**WHAT NEEDS TO BE DONE:** Reproduce the passage below on the equates and false tactics in full, word for word.

======== PASSAGE GIVEN ========

The tactic equates replaces a goal of the form P x y z with a goal of the form P x ?a z and a subgoal ?a = y. The introduction of the evar ?a makes it possible to apply lemmas that would not apply to the original goal, for example a lemma of the form forall n m, P n n m, because x and y might be equal but not convertible.
Usage is equates i1 ... ik, where the indices are the positions of the arguments to be replaced by evars, counting from the right-hand side. If 0 is given as argument, then the entire goal is replaced by an evar.
applys_eq H i1 .. iK is the same as equates i1 .. iK followed by apply H on the first subgoal.
false_goal replaces any goal by the goal False. Contrary to the tactic false (below), it does not try to do anything else
false_post is the underlying tactic used to prove goals of the form False. In the default implementation, it proves the goal if the context contains False or an hypothesis of the form C x1 .. xN = D y1 .. yM, or if the congruence tactic finds a proof of x <> x for some x.
false replaces any goal by the goal False, and calls false_post
tryfalse tries to solve a goal by contradiction, and leaves the goal unchanged if it cannot solve it. It is equivalent to try solve \[ false \].
false E tries to exploit lemma E to prove the goal false. false E1 .. EN is equivalent to false (>> E1 .. EN), which tries to apply applys (>> E1 .. EN) and if it does not work then tries forwards H: (>> E1 .. EN) followed with false
false_invert H proves a goal if it absurd after calling inversion H and false
false_invert proves any goal provided there is at least one hypothesis H in the context (or as a universally quantified hypothesis visible at the head of the goal) that can be proved absurd by calling inversion H.
tryfalse_invert H and tryfalse_invert are like the above but leave the goal unchanged if they don't solve it.
false_neq_self_hyp proves any goal if the context contains an hypothesis of the form E <> E. It is a restricted and optimized version of false. It is intended to be used by other tactics only.
introv is used to name only non-dependent hypothesis.

======== RECORDS SHOWN ========

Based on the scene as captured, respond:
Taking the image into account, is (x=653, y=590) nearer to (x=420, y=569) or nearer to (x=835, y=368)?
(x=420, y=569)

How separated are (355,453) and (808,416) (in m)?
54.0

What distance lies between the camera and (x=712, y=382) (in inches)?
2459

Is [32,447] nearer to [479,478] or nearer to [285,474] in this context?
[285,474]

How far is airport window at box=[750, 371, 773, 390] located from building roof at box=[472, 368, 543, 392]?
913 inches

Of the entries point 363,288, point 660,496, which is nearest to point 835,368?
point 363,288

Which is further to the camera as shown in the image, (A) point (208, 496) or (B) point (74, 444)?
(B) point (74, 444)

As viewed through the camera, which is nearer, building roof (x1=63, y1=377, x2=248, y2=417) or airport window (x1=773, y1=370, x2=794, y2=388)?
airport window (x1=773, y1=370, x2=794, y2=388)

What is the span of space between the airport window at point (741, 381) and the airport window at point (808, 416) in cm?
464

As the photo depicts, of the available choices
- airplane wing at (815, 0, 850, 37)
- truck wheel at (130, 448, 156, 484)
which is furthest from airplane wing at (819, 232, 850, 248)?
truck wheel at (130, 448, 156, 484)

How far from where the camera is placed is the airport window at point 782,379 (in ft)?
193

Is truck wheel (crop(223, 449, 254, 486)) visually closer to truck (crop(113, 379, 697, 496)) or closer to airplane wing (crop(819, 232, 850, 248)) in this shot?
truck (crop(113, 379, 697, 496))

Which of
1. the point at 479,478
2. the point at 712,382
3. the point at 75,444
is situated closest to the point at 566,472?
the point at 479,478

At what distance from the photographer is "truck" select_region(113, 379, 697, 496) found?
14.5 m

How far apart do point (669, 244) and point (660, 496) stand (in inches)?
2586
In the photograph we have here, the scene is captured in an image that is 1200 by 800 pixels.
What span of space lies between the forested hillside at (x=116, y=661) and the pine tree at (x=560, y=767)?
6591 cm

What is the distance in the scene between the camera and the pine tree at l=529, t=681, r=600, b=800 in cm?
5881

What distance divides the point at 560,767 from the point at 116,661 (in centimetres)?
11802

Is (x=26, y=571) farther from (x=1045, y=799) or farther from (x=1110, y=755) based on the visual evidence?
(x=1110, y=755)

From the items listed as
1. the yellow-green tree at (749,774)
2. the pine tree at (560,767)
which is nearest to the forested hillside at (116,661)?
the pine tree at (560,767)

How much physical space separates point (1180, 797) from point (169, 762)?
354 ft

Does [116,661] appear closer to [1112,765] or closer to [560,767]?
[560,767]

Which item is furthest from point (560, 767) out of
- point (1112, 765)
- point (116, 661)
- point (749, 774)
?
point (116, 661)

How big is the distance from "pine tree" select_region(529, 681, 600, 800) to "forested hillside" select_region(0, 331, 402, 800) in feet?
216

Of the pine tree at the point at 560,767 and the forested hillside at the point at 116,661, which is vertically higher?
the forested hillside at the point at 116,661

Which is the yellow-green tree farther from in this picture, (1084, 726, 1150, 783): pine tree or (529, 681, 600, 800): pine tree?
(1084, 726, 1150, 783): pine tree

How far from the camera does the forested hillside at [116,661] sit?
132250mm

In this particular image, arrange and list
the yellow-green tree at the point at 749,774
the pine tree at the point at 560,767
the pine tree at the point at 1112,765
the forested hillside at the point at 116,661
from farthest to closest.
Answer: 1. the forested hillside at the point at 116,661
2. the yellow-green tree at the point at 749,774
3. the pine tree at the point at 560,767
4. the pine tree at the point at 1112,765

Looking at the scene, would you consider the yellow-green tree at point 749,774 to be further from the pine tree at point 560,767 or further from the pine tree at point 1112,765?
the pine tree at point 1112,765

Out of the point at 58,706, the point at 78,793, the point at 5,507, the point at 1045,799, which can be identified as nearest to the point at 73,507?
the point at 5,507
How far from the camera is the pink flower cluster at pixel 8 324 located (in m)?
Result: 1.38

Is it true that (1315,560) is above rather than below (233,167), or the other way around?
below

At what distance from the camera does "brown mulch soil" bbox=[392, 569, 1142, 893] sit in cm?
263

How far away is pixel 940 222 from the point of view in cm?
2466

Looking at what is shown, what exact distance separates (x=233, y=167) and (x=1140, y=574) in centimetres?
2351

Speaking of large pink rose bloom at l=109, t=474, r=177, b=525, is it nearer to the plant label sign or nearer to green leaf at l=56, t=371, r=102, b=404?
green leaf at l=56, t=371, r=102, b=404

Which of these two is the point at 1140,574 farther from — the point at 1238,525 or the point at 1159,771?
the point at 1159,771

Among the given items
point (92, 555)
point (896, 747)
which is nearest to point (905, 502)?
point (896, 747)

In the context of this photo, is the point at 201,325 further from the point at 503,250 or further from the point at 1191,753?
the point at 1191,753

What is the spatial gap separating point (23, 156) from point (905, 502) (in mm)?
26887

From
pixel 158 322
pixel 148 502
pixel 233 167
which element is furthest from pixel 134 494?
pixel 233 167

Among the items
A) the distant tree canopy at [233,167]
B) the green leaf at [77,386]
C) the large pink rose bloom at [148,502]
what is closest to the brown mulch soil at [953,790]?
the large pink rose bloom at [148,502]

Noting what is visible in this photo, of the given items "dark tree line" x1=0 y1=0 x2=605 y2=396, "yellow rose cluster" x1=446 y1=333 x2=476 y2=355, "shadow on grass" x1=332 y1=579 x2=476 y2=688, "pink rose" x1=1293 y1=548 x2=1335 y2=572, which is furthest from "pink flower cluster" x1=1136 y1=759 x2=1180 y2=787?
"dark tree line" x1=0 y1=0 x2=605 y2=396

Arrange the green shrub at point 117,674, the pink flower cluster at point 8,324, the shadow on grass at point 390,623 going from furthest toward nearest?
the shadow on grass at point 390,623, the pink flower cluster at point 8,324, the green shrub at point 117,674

========

**THE OUTPUT:**
The tactic equates replaces a goal of the form P x y z with a goal of the form P x ?a z and a subgoal ?a = y. The introduction of the evar ?a makes it possible to apply lemmas that would not apply to the original goal, for example a lemma of the form forall n m, P n n m, because x and y might be equal but not convertible.
Usage is equates i1 ... ik, where the indices are the positions of the arguments to be replaced by evars, counting from the right-hand side. If 0 is given as argument, then the entire goal is replaced by an evar.
applys_eq H i1 .. iK is the same as equates i1 .. iK followed by apply H on the first subgoal.
false_goal replaces any goal by the goal False. Contrary to the tactic false (below), it does not try to do anything else
false_post is the underlying tactic used to prove goals of the form False. In the default implementation, it proves the goal if the context contains False or an hypothesis of the form C x1 .. xN = D y1 .. yM, or if the congruence tactic finds a proof of x <> x for some x.
false replaces any goal by the goal False, and calls false_post
tryfalse tries to solve a goal by contradiction, and leaves the goal unchanged if it cannot solve it. It is equivalent to try solve \[ false \].
false E tries to exploit lemma E to prove the goal false. false E1 .. EN is equivalent to false (>> E1 .. EN), which tries to apply applys (>> E1 .. EN) and if it does not work then tries forwards H: (>> E1 .. EN) followed with false
false_invert H proves a goal if it absurd after calling inversion H and false
false_invert proves any goal provided there is at least one hypothesis H in the context (or as a universally quantified hypothesis visible at the head of the goal) that can be proved absurd by calling inversion H.
tryfalse_invert H and tryfalse_invert are like the above but leave the goal unchanged if they don't solve it.
false_neq_self_hyp proves any goal if the context contains an hypothesis of the form E <> E. It is a restricted and optimized version of false. It is intended to be used by other tactics only.
introv is used to name only non-dependent hypothesis.